Très présente dans la poésie contemporaine, une écriture de l’exil tisse le dire de la rupture avec celui de la mémoire. Les mots du poète ne racontent pas, ils saisissent, suggèrent, construisent des métaphores. C’est ainsi qu’ils réveillent, traduisent des traces, des blessures engendrées par des événements, avatars de la relation de l’exilé avec lui-même, ce qu’il fut et ce qu’il est, et avec le monde dans lequel il vit. Dans cette démarche créative, l’écriture cherche par le pouvoir de signifier des assemblages de mots et d’images, à réanimer ce qui s’est enraciné dans le silence. Le poète désire que ces mots puissent être des passeurs d’émotions, d’impressions, de sentiments générés par la tragédie d’un passé plus ou moins proche, et refoulé au profond de l’être.

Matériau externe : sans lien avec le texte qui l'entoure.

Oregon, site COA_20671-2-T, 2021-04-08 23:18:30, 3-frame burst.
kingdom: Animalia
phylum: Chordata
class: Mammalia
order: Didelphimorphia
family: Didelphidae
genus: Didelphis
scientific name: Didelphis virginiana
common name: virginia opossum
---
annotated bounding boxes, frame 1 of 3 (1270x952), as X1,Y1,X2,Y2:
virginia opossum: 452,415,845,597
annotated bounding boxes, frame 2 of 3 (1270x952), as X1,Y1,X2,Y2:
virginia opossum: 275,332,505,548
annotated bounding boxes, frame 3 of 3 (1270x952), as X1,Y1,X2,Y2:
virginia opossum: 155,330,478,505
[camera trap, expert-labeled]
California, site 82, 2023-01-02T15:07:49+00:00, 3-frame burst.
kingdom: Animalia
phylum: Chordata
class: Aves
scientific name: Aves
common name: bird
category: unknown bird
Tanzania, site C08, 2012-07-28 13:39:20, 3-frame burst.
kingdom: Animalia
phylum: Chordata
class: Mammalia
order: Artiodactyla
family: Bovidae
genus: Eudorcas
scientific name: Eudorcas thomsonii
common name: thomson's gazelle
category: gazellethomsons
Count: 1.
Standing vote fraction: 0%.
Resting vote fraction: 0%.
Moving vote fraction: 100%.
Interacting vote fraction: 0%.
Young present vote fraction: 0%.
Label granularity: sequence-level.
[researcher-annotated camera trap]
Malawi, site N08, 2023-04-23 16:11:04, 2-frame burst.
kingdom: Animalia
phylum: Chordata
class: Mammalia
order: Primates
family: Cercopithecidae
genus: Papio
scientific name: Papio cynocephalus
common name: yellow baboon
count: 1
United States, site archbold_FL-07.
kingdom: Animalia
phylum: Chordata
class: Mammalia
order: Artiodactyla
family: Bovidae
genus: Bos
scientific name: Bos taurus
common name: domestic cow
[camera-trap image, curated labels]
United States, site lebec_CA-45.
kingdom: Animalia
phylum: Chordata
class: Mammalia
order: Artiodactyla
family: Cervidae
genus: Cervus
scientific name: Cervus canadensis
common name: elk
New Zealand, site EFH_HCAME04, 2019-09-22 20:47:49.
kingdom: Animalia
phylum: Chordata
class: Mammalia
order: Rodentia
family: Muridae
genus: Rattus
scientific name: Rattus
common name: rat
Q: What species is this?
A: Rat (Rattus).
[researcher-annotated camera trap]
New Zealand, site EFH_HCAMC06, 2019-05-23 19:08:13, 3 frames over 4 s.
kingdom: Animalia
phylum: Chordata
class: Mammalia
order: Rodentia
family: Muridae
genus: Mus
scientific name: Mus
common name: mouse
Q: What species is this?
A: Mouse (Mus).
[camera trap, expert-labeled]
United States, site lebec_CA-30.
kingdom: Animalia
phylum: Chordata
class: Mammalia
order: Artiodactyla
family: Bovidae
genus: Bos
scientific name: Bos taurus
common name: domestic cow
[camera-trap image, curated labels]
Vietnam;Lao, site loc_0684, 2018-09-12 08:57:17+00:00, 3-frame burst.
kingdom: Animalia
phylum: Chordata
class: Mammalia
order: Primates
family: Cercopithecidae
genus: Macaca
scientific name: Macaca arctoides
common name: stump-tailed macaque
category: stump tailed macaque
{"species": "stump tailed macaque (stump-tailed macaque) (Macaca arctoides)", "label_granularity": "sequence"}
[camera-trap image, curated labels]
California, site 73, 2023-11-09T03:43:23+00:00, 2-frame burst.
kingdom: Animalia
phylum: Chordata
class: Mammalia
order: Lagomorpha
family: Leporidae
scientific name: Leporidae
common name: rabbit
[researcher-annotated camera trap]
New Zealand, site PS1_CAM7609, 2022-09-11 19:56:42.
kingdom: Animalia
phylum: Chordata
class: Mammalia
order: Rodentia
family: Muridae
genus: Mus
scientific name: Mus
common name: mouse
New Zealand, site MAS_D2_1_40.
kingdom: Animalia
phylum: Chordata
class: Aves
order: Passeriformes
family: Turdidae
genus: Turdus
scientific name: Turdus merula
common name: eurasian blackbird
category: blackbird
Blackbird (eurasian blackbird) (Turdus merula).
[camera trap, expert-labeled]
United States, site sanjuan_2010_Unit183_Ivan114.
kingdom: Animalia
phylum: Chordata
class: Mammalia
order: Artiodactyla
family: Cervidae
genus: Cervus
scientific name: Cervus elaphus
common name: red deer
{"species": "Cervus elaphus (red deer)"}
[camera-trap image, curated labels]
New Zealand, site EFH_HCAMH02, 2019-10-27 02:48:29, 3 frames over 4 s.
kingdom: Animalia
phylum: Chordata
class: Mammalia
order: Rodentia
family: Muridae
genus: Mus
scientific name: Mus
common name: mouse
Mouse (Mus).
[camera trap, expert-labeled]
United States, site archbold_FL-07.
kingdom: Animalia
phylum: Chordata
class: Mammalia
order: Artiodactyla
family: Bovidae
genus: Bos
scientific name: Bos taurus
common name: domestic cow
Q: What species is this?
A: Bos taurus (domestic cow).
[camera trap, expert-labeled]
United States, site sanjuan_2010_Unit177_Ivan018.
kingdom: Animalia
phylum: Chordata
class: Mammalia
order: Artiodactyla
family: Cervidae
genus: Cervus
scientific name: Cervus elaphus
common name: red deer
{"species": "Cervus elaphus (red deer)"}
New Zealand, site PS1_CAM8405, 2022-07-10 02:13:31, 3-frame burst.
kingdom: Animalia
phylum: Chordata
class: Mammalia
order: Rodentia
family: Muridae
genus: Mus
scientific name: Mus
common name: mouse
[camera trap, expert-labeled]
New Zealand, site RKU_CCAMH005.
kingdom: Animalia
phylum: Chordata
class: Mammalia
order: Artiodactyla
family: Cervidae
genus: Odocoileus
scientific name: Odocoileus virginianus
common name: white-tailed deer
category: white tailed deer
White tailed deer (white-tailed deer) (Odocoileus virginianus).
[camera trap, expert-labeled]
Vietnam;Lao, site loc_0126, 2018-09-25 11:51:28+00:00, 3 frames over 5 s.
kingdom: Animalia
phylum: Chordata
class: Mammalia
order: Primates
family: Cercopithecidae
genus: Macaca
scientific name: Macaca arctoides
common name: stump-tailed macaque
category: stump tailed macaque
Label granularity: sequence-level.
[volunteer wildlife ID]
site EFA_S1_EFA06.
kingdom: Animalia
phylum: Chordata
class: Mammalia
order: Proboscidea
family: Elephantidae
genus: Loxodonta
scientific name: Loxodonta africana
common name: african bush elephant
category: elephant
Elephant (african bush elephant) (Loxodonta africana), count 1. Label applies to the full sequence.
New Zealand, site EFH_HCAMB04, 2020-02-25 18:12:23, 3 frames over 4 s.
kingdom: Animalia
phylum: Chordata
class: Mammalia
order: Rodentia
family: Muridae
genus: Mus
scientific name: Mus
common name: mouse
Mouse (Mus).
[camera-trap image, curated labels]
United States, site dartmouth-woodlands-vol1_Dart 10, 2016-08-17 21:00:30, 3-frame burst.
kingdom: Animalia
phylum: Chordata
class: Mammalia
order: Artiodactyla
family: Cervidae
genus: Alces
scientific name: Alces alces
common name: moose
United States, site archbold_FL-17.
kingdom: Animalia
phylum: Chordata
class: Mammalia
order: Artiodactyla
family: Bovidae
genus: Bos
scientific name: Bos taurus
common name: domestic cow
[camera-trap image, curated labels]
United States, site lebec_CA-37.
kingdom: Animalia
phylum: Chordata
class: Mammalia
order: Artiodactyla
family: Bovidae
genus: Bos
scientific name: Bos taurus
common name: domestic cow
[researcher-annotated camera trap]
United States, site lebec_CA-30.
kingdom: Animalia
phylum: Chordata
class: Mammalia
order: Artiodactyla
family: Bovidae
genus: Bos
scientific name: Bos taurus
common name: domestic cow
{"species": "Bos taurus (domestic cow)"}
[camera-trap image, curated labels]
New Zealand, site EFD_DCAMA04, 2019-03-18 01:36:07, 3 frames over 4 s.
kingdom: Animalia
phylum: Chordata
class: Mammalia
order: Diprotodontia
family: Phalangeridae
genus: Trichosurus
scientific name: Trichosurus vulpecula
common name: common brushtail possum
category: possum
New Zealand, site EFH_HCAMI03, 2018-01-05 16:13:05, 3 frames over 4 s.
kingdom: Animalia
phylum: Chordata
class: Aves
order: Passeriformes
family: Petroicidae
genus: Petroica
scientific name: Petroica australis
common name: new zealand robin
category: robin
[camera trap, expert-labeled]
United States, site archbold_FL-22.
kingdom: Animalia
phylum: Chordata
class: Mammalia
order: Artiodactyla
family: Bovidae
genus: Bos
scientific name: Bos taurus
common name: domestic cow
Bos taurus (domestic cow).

Chez les poètes exilés, une angoisse de la mémoire fragmentée particulièrement intense peut se développer et influencer la démarche d’écriture. Il s’agira d’une mémoire « déchirante, déchirée, que l’on garde au fond des yeux », comme la définissait le poète Bernard Vargaftig (1). Aussi engendre-t-elle, chez ces poètes, le besoin impérieux (insensé peut-être) de la réparer par l’écriture. C’est dans cette perspective que nous nous proposons d’entrer en lecture des poèmes composant Le balayeur du désert de Salah Al Hamdani, poète irakien exilé en France depuis plus de trente ans. Ce poète soulève, fait émerger du désert de son pays natal qui s’est profondément et douloureusement ancré en son âme, une poésie de l’exil, une poésie en exil. Avec les poèmes du balayeur du désert, se laisse pressentir une expérience poétique singulière à découvrir et à tenter d’éclairer.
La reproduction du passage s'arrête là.